A new era for brand trust – how PR must adapt

A new era for brand trust – how PR must adapt

Charlotte Stoel

Charlotte Stoel

Privacy will be a big theme in 2018. If you’ve not yet come across the General Data Protection Regulation (GDPR), where have you been hiding? The regulation will come into play in May 2018 – and if privacy and data protection wasn’t already all people could talk about last year, then just you wait for the explosion this year!

GDPR brings a host of challenges for businesses – particularly for marketing folk. But I won’t go into that now, we’ve already covered this in a previous blog post which you can read here.

But one consequence of GDPR is that people will become more aware of the protection of data and their privacy – which has already started to result in people losing trust in some of the major technology providers.

The build-up of mistrust

We are not far off a major breakdown between consumer-business relationships at the rate we’re going. Last year Uber was hacked and hid it, YouTube allowed sexualised remarks to be left alongside content featuring children, Google was sued for gender discrimination and that’s only a handful of last year’s scandals in the tech sector.

Big players can just about ride out this type of negative attention due to their dominance of the market – although many responsible companies have responded and changed in response. But what would happen if this was an attack on one of the smaller challenger brands? It could be their ending.

There’s nowhere to hide – brands must prepare for total transparency

Internal culture is becoming part of a brand’s identity. For a long time now, sites like Glassdoor and social media have given outsiders an inside view of a company’s ‘employer brand’ and culture. But culture hasn’t been exposed in the way we’ve seen it in 2017 – people have actively ‘outed’ poor behaviour and we’ve seen boycotts of services (like brands pulling ads off YouTube) and regulators swoop in (European demanding fair taxes from Google, Facebook and Amazon).

For transparency to work, brands must work on what they deem is the right internal culture because it will live on outside the company. If the marketing team hasn’t spent considerable time with HR in the past, then it’s time to start now.
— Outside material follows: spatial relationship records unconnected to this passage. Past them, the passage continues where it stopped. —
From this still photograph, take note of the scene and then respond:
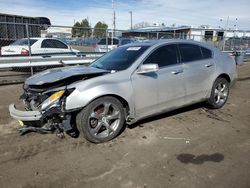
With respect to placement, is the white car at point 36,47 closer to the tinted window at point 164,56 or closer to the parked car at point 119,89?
the parked car at point 119,89

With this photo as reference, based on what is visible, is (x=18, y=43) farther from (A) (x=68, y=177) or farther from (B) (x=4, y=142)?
(A) (x=68, y=177)

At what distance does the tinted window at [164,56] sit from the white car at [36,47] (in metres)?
7.26

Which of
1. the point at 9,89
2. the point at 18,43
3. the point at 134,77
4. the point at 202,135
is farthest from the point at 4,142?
the point at 18,43

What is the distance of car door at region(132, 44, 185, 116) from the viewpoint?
162 inches

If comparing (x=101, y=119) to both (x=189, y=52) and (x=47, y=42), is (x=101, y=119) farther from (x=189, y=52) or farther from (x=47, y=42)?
(x=47, y=42)

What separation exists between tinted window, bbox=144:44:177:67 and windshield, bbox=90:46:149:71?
0.70 ft

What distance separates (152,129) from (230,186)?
1.85m

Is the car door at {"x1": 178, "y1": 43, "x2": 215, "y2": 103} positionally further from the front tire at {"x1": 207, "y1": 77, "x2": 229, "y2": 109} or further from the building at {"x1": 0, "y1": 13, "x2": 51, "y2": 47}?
the building at {"x1": 0, "y1": 13, "x2": 51, "y2": 47}

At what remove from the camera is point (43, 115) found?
3496mm

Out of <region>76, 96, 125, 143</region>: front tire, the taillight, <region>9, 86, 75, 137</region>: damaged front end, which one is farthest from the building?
<region>76, 96, 125, 143</region>: front tire

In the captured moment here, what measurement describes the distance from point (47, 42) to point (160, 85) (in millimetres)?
8150

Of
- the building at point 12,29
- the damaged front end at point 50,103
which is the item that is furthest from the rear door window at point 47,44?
the damaged front end at point 50,103

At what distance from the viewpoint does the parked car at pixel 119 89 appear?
11.7 feet

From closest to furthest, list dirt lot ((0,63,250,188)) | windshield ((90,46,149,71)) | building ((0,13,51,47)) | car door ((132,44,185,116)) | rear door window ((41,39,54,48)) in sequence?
1. dirt lot ((0,63,250,188))
2. car door ((132,44,185,116))
3. windshield ((90,46,149,71))
4. rear door window ((41,39,54,48))
5. building ((0,13,51,47))
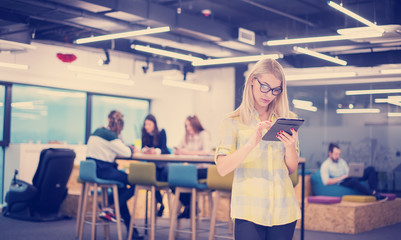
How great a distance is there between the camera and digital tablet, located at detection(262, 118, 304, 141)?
1842 mm

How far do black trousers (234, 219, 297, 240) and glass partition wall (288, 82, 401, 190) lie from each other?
8861mm

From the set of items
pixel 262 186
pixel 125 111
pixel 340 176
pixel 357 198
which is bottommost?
pixel 357 198

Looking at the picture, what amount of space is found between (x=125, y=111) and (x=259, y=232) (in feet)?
34.3

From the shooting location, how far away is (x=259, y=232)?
1.89m

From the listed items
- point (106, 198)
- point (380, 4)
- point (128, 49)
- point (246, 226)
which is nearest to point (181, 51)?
point (128, 49)

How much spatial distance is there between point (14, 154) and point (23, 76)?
58.0 inches

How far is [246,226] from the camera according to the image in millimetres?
1897

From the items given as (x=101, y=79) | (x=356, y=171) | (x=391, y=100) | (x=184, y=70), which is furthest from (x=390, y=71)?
(x=101, y=79)

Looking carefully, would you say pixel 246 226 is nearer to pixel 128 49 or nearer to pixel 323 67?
pixel 128 49

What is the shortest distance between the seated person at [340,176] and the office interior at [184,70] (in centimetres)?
125

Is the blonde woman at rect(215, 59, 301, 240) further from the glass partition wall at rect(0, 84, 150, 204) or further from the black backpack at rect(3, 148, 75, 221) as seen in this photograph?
the glass partition wall at rect(0, 84, 150, 204)

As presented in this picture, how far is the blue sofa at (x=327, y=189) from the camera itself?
7977 millimetres

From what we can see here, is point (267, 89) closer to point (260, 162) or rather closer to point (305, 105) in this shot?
point (260, 162)

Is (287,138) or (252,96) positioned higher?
(252,96)
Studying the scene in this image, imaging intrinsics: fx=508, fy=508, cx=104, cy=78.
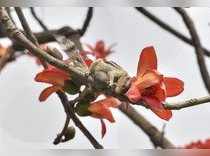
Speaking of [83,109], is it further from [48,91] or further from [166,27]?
[166,27]

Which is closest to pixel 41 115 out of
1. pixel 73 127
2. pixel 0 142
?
pixel 0 142

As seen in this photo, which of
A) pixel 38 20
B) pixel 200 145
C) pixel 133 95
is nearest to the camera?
pixel 133 95

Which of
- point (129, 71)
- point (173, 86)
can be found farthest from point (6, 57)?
point (173, 86)

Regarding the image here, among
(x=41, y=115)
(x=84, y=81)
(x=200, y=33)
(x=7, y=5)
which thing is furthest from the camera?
(x=200, y=33)

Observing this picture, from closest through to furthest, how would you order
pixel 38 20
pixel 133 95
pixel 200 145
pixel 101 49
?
pixel 133 95
pixel 200 145
pixel 38 20
pixel 101 49

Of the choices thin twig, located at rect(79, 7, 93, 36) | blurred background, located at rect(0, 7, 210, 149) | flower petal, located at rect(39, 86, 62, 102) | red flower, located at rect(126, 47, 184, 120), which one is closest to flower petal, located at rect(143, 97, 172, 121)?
red flower, located at rect(126, 47, 184, 120)

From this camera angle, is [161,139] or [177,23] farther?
[177,23]

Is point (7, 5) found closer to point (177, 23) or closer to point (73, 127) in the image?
point (73, 127)

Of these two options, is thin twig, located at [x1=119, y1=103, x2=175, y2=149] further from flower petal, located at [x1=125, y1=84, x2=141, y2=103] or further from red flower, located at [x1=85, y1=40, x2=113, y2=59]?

Marketing and HR must club together

All employees and all customers are advocates of some kind, whether good or bad. HR and marketing must work together, not just at a tactical level to engage these advocates, but at a strategic one, especially given the incredible harm bad advocates can have on a brand.
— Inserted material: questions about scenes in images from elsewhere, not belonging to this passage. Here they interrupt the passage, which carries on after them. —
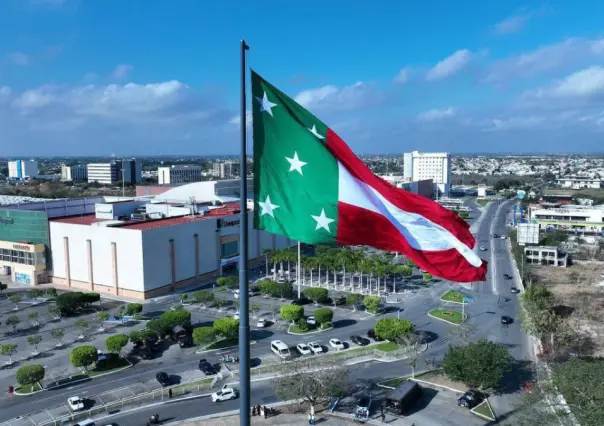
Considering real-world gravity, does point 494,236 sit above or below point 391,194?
below

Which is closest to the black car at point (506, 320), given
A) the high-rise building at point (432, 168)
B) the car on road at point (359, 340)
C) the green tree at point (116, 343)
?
the car on road at point (359, 340)

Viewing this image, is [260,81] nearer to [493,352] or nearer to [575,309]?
[493,352]

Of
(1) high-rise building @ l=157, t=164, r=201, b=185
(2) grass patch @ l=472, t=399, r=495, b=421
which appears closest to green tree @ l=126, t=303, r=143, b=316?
(2) grass patch @ l=472, t=399, r=495, b=421

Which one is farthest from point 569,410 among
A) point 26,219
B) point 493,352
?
point 26,219

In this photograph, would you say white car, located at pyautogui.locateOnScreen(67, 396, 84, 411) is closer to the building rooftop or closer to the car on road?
the car on road

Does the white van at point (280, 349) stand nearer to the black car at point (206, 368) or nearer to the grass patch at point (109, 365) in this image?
the black car at point (206, 368)

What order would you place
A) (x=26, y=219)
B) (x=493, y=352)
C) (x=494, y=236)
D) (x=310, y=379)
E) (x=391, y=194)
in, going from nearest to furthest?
(x=391, y=194), (x=310, y=379), (x=493, y=352), (x=26, y=219), (x=494, y=236)
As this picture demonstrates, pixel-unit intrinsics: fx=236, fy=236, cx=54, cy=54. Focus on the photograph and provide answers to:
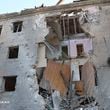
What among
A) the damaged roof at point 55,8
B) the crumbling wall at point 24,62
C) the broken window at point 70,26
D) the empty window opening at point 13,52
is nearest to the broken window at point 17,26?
the crumbling wall at point 24,62

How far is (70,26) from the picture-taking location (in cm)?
1856

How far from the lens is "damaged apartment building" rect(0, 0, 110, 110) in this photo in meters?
15.2

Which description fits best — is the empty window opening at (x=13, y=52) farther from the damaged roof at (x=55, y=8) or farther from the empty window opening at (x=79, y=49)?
the empty window opening at (x=79, y=49)

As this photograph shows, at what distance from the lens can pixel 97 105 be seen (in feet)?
47.5

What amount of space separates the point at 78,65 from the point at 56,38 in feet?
9.28

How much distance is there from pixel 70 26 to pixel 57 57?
10.0ft

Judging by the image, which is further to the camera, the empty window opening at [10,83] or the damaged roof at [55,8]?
the damaged roof at [55,8]

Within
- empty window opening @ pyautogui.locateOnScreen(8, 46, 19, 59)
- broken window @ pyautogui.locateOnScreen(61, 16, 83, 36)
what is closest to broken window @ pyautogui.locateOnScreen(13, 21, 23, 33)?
empty window opening @ pyautogui.locateOnScreen(8, 46, 19, 59)

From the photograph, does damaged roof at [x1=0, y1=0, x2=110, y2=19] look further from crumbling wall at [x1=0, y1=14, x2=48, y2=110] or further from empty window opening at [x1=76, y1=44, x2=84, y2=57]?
empty window opening at [x1=76, y1=44, x2=84, y2=57]

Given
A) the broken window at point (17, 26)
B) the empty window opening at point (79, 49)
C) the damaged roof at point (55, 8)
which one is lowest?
the empty window opening at point (79, 49)

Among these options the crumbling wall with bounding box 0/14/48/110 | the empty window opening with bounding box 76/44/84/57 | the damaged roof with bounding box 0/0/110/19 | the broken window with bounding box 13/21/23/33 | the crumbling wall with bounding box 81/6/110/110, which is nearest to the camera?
the crumbling wall with bounding box 81/6/110/110

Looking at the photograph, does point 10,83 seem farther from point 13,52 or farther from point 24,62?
point 13,52

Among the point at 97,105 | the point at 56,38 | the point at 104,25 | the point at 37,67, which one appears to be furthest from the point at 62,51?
the point at 97,105

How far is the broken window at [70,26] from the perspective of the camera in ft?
59.6
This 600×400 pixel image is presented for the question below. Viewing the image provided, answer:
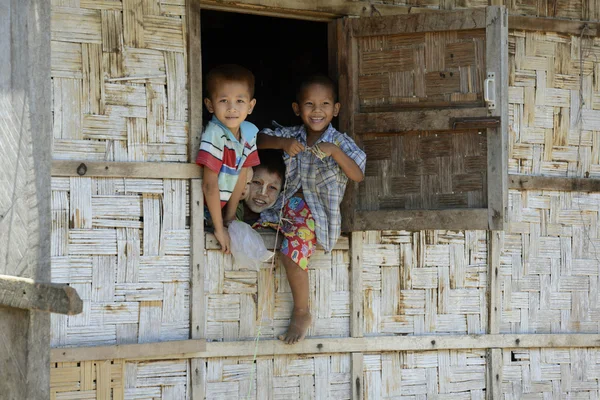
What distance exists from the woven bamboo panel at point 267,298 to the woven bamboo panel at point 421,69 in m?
0.89

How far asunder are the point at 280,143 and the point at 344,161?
385 millimetres

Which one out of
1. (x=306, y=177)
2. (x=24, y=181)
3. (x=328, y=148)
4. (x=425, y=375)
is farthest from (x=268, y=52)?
(x=24, y=181)

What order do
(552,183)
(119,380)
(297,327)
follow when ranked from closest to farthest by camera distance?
(119,380), (297,327), (552,183)

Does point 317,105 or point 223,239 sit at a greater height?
point 317,105

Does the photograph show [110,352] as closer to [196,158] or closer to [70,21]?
[196,158]

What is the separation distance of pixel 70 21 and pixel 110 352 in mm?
1581

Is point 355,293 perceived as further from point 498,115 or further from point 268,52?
point 268,52

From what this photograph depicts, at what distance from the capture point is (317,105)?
16.0 ft

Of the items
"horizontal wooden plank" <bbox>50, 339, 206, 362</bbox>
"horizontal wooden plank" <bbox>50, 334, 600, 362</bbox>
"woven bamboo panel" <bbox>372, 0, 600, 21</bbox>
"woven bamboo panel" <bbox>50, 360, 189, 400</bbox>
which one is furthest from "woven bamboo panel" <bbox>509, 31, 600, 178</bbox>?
"woven bamboo panel" <bbox>50, 360, 189, 400</bbox>

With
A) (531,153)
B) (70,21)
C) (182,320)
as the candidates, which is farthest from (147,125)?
(531,153)

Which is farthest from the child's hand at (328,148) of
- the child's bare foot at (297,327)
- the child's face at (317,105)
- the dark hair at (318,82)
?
the child's bare foot at (297,327)

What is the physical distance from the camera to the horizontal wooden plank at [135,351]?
4.34 meters

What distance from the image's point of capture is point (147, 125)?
15.1 feet

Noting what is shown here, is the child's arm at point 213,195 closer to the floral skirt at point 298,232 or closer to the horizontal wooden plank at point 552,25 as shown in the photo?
the floral skirt at point 298,232
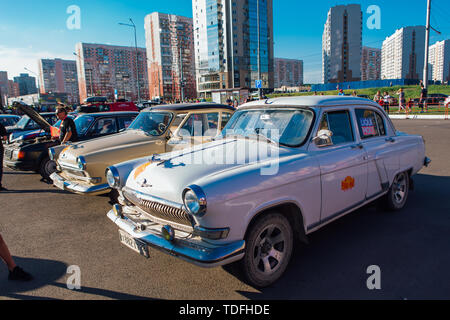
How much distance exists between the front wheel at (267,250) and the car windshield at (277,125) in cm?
100

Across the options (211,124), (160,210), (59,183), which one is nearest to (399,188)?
(211,124)

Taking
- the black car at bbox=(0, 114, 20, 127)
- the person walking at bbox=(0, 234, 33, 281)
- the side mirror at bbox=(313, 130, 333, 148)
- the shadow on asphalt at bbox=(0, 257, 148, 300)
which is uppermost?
the black car at bbox=(0, 114, 20, 127)

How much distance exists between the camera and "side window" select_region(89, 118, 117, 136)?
8.05 m

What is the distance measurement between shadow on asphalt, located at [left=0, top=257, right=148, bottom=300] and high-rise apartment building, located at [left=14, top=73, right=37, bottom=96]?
189 metres

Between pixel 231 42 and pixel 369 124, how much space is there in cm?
10500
Alongside HR, marketing must monitor how the company operates and keep a firm hand on the tiller. More than ever before, the inner workings of a company are projected externally – either through social sites like Glassdoor, or more simply, the way that staff talk to customers, partners and each other. This makes it far more important that HR and marketing are on the same page to ensure alignment in the way they engage advocates. And today, every single member of staff is an advocate. This is especially important if there is a cultural change – and if there’s resistance – marketing must help to mitigate that, which often means working very closely with the senior management team.

In a competitive talent market, HR teams and business leaders will have been busy building their employer brand, but in 2018 it’ll be about building employer trust. There are a number of surveys and studies which show the impact of a bad employer brand – mostly focusing on the consequence of your talent acquisition with higher costs to recruit and candidates turning down roles at companies with a bad rep. But in today’s world the impact of a bad reputation is so much higher, as we saw with the Uber and YouTube boycotts.

Marketing has an inherent skill in building trust. With HR, marketing becomes fundamental in navigating the company during this new era of trust. And customers and employees will demand proof of this trust – regulations like the GDPR will make sure of that!